[sealed] Module & package constraints

Sat Apr 25 10:14:39 UTC 2020

The scenario I think about is the following:
a.Foo is in A.jar. It was never designed to be extended, but the 
maintainer made a mistake and forgot to restrict that (for example did 
not remove the default constructor).
b.Bar in B.jar extends a.Foo. This was a bad idea, and should not have 
been done in the first place.

The maintainer of A.jar decides to finally fix the mistake of a.Foo 
being extensible. But doing so would break the popular B.jar.
So they use a hack and add B.jar to the classpath, add sealed to a.Foo 
and explicitly permit b.Bar. (People will do stupid things)

Now the maintainer of B.jar comes around, notices that this class was 
never meant for extension in the first place, composition is better than 
inheritance...
But if they now remove the "extends a.Foo", their class won't compile 
anymore.

At this point, any solution becomes more messy.

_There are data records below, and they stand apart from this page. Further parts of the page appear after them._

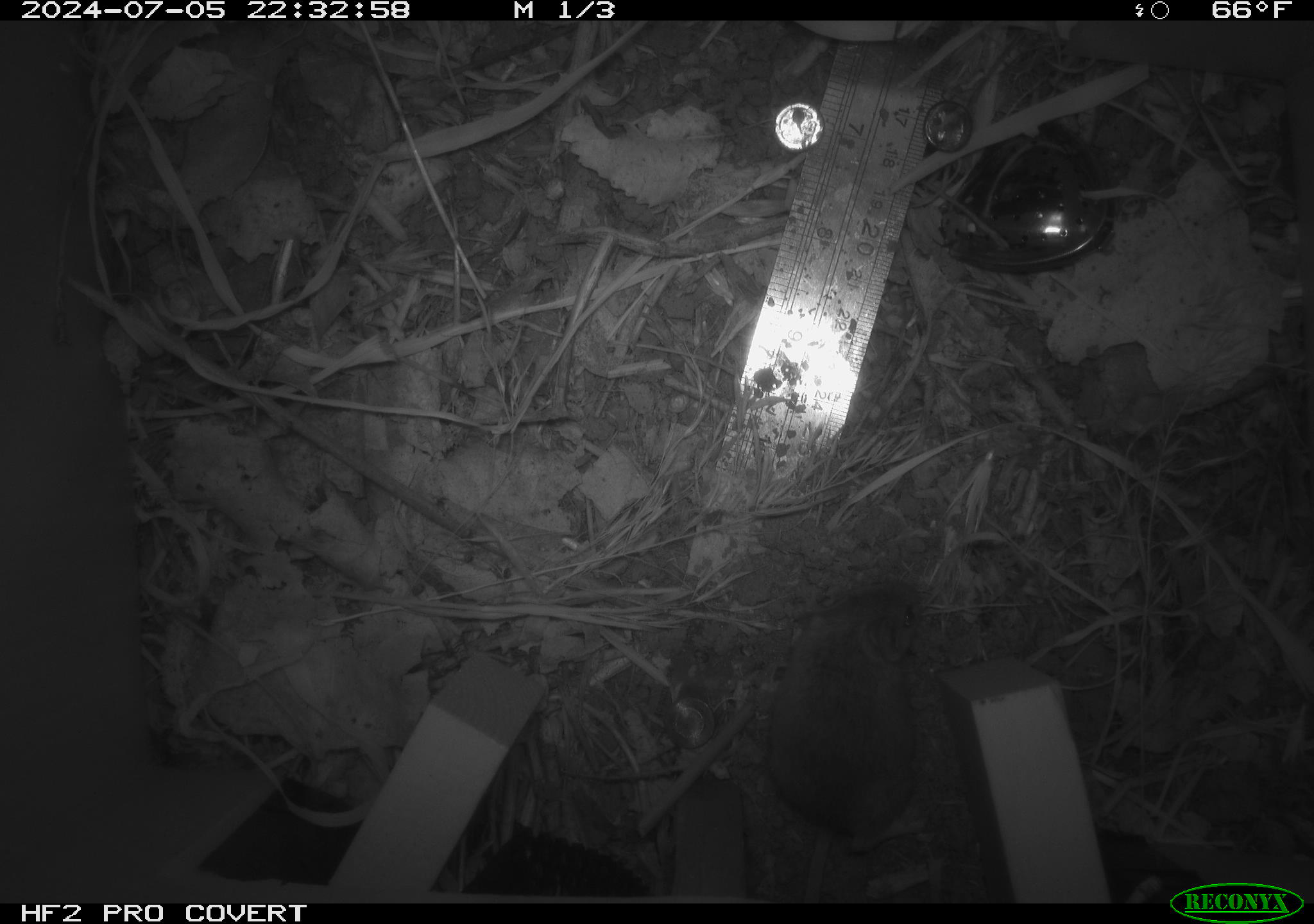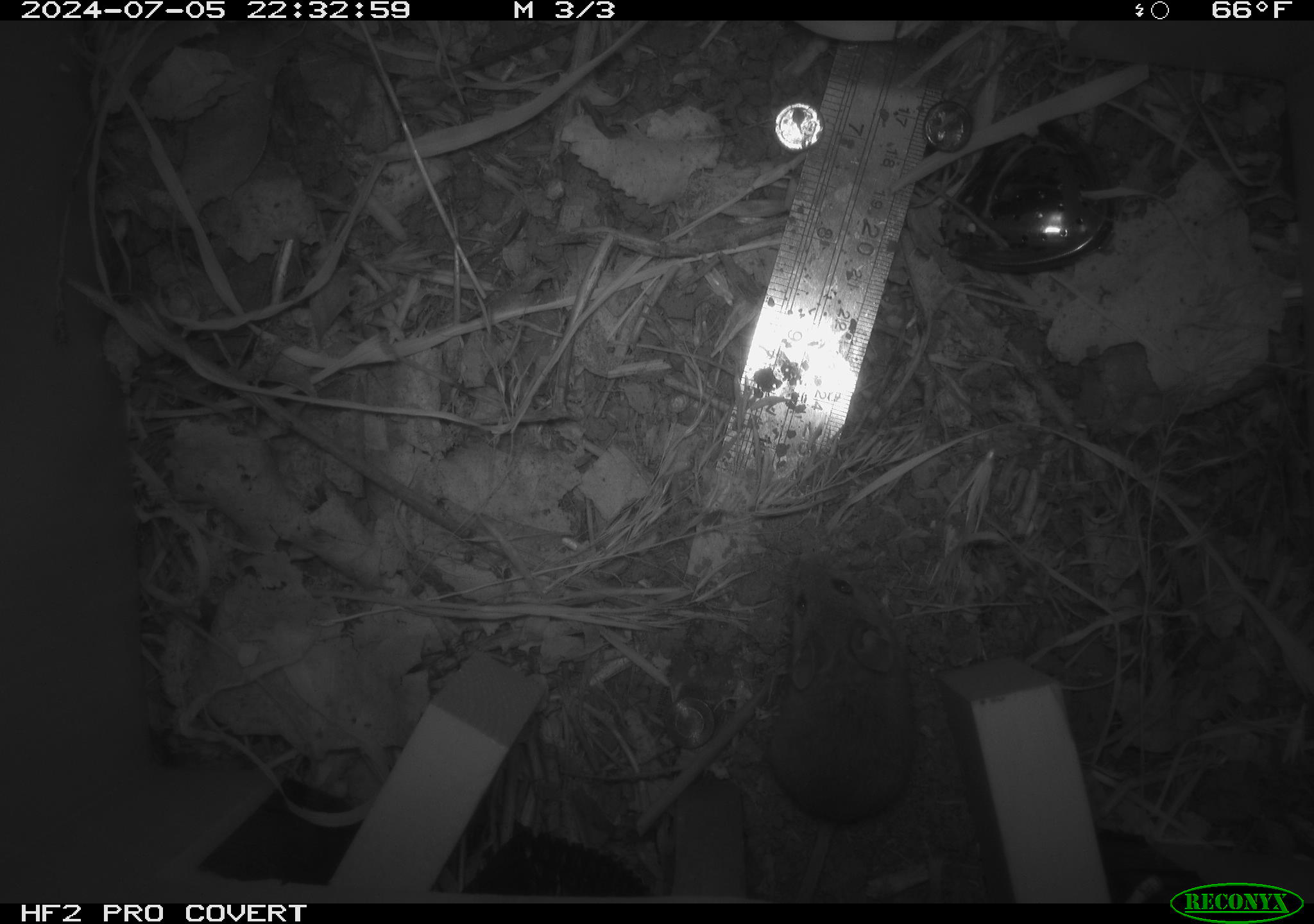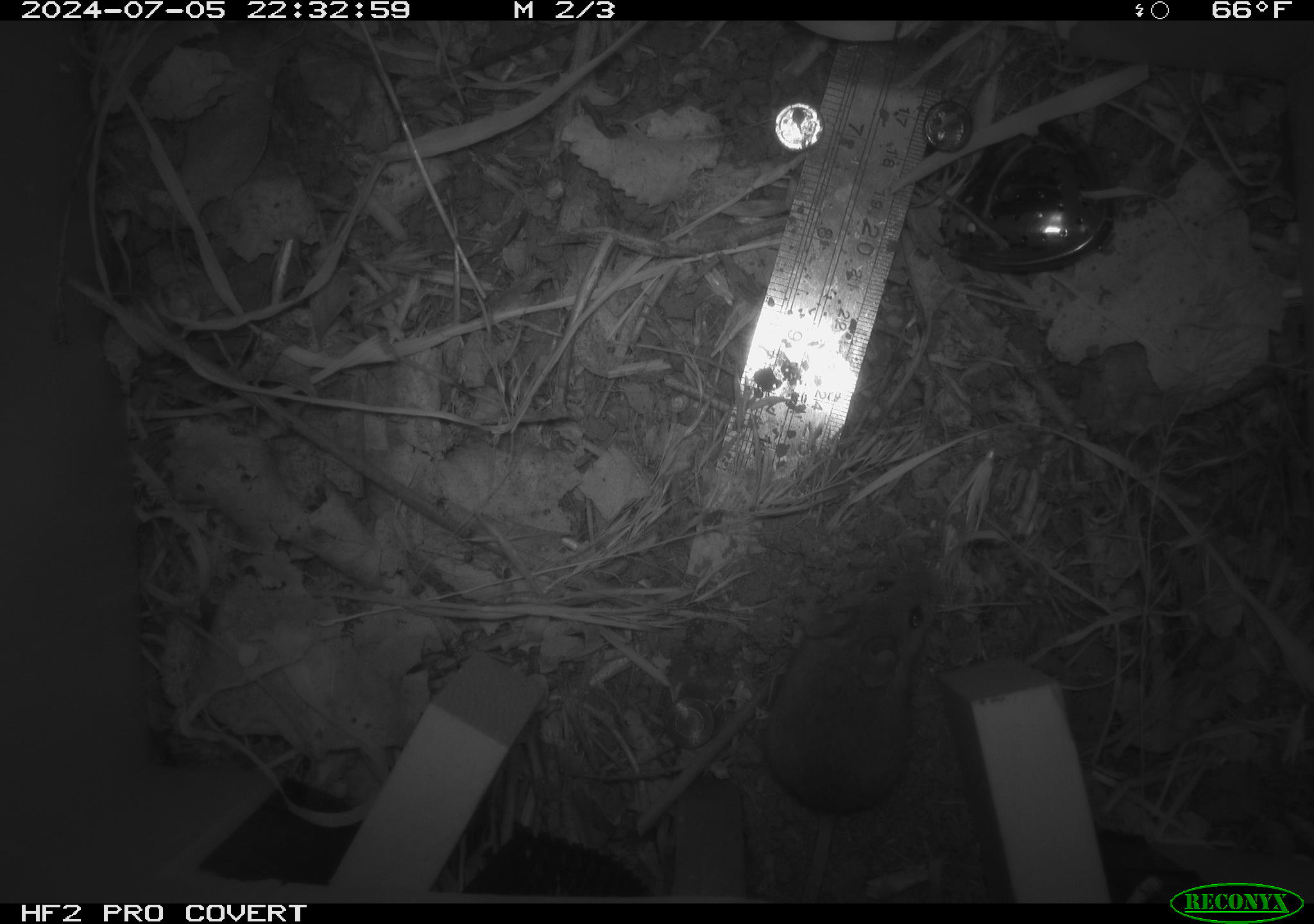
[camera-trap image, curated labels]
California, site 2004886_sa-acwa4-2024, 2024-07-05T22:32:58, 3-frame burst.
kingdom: Animalia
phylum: Chordata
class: Mammalia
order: Rodentia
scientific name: Rodentia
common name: mouse species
Mouse species (Rodentia).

Maybe I missed the small but important detail that both a.Foo and b.Bar 
has to be compiled at the same time from source code.
Then people would create a dummy "class Bar extends a.Foo {}" to get 
around that. (Also, incremental compilation?).

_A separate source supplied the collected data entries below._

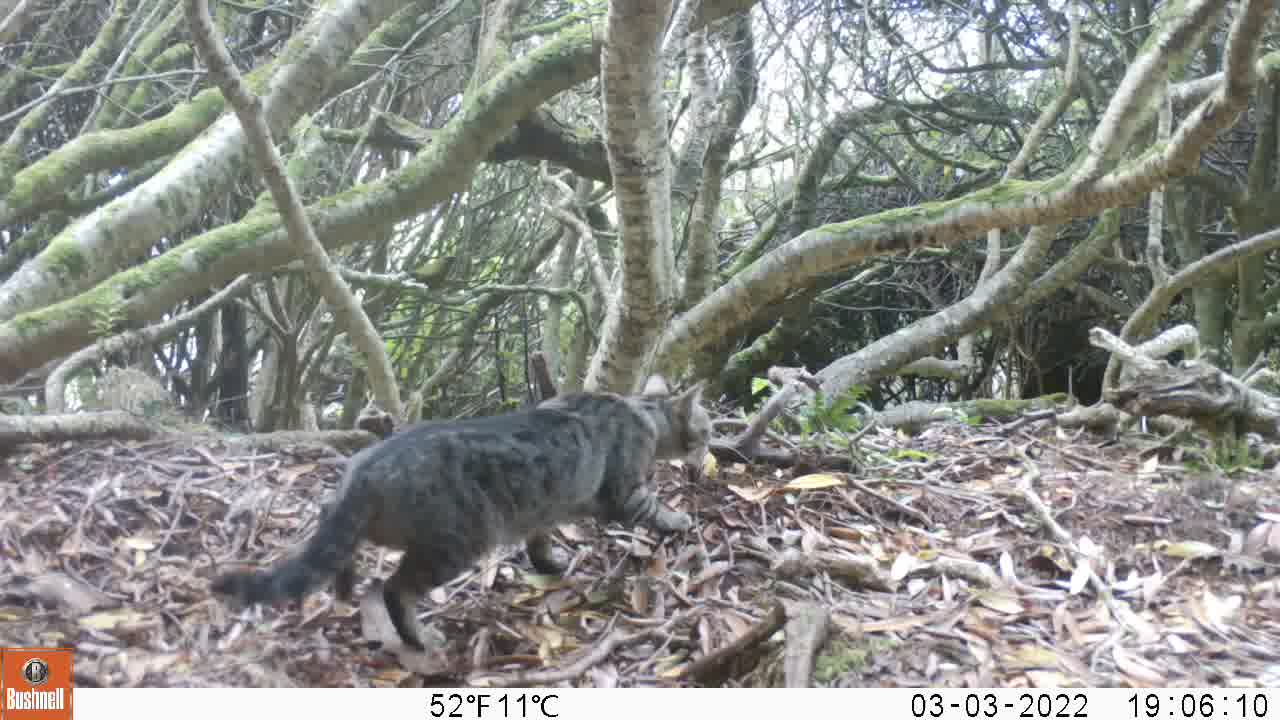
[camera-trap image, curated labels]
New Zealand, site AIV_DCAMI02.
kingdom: Animalia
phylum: Chordata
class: Mammalia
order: Carnivora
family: Felidae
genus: Felis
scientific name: Felis catus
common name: domestic cat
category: cat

In my opinion, the mistake was to allow a.Foo to permit b.Bar.
And this would break if A.jar, B.jar or both are put on the module path.

So in my opinion, the requirement that both types are in the same 
package for the unnamed module *during compilation* must stay.

On 24-Apr-20 23:24, Dan Smith wrote:
> Sounds like the conclusion is:
>
>> On Apr 24, 2020, at 1:16 PM, Dan Smith <daniel.smith at oracle.com> wrote:
>>
>> I presented this as an outline of our choices, but to put a stake in the ground, here are my preferences.
>>
>>> On Apr 23, 2020, at 12:27 PM, Dan Smith <daniel.smith at oracle.com> wrote:
>>>
>>> 1) Is it legal to have a permitted subclass/subinterface that does not actually extend the permitting class or interface?
>> At compile time, no. Let's prohibit that.
>>
>> At run time, delay any validation until a particular subclass is loaded.
> Agreement on both of these. (Requires a new rule in the language spec.)
>
>>> 2) What are the constraints on module membership?
>> At compile time, do nothing. Per (1), it's already impossible to successfully declare a sealed parent/child across a module boundary.
>>
>> At run time, require the same run-time module. In the corner case of a parent/child split across class loaders (in unnamed modules), we say "sorry, don't do that." (I do think this will come up. Extension is an important way to communicate across class loader boundaries. But I think programs doing so need to accept that sealed types are not for them.)
> Agreement on both of these. (Language spec can mention the module implication, but doesn't need to make it a rule.)
>
>>> 3) What are the constraints on package membership?
>>>
>>> The use case here is a class/interface extending a sealed class/interface, both in the same unnamed module.
>> At compile time, do nothing. Per (1), it's impossible to separately compile the parent and child, no matter what packages they are declared in.
>>
>> At run time, there's nothing to enforce. I don't care how you've deployed your class files, as long as they successfully compiled and have the same module/loader.
> The compile-time package restriction should stay, as a nudge away from unwanted circularities.
>
> There's a choice to make at run time, with some disagreement. I think it makes sense to leave it out for now. (Only way to get into this situation is to generate bytecode with something other than javac. You can't get there with separate compilation.)